How to test if a sequence of items was selected from a set with uniform distribution?

176 Views Asked by At

Let's assume there is a fixed set of items from which items are supposedly selected with PRNG source with no item weights, i.e.,

items[prng.nextInt(items.length)]

Many items are sampled this way, about samples.length == 10 * items.length.

If I tally the occurrences of items, some occur more frequently than the average (1.0/items.length) and some occur relatively less frequently.

I have a suspicion that the items may have a weight associated with them, making it so that some items are more likely to be selected and others are less likely by default.

How can I test the sample sequence to detect such hidden bias?

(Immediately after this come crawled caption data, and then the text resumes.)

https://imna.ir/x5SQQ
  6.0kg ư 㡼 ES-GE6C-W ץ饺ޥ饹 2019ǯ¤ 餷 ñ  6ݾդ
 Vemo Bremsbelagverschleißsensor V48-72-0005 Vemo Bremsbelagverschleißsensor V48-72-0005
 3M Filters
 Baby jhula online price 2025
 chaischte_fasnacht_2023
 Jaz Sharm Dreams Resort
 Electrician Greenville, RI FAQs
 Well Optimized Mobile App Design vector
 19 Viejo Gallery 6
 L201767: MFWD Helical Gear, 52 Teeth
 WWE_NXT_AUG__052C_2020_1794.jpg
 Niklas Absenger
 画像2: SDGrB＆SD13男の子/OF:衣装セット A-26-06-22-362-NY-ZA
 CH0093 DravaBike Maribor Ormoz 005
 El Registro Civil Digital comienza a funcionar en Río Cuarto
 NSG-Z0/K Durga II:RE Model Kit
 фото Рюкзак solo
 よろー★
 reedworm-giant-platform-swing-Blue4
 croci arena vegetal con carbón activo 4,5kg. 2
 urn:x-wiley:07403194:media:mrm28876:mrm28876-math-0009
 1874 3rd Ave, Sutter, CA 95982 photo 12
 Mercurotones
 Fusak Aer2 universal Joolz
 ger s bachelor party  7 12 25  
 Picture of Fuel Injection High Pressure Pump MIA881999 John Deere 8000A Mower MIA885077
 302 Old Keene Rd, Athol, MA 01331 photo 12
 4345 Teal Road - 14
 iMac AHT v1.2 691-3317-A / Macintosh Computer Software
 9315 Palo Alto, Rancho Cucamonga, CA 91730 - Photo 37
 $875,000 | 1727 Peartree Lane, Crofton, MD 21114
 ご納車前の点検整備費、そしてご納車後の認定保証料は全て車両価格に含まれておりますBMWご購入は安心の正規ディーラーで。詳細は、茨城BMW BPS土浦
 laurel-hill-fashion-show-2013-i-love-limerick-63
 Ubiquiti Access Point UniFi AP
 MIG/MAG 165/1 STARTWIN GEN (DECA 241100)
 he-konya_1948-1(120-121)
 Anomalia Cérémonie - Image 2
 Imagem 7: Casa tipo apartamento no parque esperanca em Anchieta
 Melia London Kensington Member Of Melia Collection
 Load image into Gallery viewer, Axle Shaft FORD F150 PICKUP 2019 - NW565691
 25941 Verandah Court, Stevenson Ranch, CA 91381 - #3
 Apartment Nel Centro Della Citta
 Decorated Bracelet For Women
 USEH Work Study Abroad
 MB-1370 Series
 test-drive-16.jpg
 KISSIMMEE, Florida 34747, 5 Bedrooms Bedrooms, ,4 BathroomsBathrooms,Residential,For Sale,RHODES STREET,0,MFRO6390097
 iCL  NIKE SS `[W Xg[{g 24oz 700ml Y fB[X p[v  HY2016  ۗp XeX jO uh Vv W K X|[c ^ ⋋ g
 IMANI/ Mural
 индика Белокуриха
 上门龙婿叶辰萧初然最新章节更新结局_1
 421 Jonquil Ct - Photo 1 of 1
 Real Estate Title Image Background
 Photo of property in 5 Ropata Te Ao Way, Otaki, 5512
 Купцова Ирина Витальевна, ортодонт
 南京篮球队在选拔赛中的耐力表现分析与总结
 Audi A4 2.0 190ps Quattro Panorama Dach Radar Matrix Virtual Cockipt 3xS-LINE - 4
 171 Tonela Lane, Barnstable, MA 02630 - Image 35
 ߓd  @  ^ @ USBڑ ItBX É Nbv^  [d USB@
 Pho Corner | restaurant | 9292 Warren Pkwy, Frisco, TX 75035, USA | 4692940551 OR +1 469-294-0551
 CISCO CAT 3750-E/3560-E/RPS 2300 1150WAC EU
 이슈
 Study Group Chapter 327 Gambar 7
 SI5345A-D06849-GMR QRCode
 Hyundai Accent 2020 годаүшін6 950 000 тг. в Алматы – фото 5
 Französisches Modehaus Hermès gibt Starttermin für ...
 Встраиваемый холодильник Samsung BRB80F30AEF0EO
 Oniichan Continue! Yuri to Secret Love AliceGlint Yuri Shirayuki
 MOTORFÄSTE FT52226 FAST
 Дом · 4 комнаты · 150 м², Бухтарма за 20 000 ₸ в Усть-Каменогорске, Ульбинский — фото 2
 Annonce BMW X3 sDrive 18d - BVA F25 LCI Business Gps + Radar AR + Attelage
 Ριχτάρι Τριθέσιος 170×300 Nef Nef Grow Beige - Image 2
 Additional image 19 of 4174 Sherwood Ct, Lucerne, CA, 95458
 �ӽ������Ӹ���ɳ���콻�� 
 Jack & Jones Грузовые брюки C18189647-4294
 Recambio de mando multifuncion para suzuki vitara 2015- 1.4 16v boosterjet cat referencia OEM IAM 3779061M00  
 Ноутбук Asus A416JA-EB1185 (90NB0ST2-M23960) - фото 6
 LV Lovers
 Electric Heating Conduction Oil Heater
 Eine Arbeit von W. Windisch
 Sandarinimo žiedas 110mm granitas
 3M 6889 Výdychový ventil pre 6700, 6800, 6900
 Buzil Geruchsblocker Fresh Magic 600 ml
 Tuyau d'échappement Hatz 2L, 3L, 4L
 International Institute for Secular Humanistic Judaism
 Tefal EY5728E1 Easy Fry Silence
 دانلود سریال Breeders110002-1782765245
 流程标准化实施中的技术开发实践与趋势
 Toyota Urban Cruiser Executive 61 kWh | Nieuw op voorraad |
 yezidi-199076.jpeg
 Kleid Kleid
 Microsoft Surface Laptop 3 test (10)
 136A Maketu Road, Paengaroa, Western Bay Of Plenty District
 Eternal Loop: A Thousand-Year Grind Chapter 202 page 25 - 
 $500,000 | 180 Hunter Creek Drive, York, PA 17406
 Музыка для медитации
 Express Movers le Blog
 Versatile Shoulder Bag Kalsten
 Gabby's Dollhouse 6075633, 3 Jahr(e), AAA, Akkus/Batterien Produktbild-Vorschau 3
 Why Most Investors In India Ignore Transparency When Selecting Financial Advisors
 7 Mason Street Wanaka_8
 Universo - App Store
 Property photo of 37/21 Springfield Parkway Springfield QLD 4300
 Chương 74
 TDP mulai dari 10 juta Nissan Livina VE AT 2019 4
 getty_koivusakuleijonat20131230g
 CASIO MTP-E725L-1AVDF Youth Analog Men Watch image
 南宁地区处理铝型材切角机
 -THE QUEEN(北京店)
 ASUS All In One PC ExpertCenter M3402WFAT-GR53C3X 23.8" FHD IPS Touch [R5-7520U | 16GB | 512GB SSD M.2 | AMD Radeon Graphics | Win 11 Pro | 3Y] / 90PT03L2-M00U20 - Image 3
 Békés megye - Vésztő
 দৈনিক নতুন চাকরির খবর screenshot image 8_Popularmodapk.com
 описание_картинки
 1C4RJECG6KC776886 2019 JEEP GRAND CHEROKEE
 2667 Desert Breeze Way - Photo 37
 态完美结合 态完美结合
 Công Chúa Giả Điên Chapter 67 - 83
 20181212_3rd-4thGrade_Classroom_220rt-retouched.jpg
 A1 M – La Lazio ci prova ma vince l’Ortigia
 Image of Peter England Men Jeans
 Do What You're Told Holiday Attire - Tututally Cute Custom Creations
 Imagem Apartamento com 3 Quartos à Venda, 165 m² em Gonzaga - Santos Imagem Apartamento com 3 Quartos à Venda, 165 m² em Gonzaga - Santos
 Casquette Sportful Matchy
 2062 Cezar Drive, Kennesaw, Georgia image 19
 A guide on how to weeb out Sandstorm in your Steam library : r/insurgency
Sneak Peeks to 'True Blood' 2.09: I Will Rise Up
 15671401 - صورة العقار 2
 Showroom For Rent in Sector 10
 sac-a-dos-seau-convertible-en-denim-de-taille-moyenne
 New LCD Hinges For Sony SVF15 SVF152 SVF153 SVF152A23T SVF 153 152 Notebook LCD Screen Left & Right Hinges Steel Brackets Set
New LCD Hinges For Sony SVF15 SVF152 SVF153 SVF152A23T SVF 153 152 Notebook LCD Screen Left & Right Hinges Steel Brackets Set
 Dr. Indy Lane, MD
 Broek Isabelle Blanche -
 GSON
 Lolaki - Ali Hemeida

(Background: I play a popular online game where types of legendary items are supposed to be dropped by mobs in an uniform fashion, yet the data collected of thousands of drops by me and some other players appear indicate not just non-uniformity, but per-player preference. For example, I use a flaming sword and I seem to get more flaming swords than frost swords yet another player gets crossbows and barely any kinds of swords, both inline with our playstyles.)

1

There are 1 best solutions below

4
On BEST ANSWER

I assume that there is only a finite number of items (or type of items) so one can use Pearson's chi-squared test (you can read about it here: https://en.wikipedia.org/wiki/Pearson%27s_chi-squared_test). Basically if you have $k$ items and you suspect that probability of getting each one is $\frac{1}{k}$ and yet the data tells you that the $i$-th item appeared $n_i$ times you can compute the number ($N=n_1+n_2+...+n_k$): $$\chi^2=\frac{k}{N}\left((n_1-\frac{N}{k})^2+(n_2-\frac{N}{k})^2+...+(n_k-\frac{N}{k})^2\right)$$ It should follow a Chi-squared distribution with $k-1$ degrees of freedom. Basically if you observe that this number is much higher than $k-1$ there is a strong suspicion that the data is not uniformly distributed. If you want to know exactly how likely it is you can use WolframAlfa/Mathematica function:
$$\textrm{CDF[ChiSquareDistribution[$k-1$],$\chi^2$]}$$ Where you substitute both the number of items and the value computed above. You should get a value from $[0,1]$ - the higher it is, the stronger is the suspicion that the values is not normally distribution. You can use the $0.95$ or $0.99$ as your cutoff - if the value will be greater than it you can conclude that the data is probably not uniformly distributed.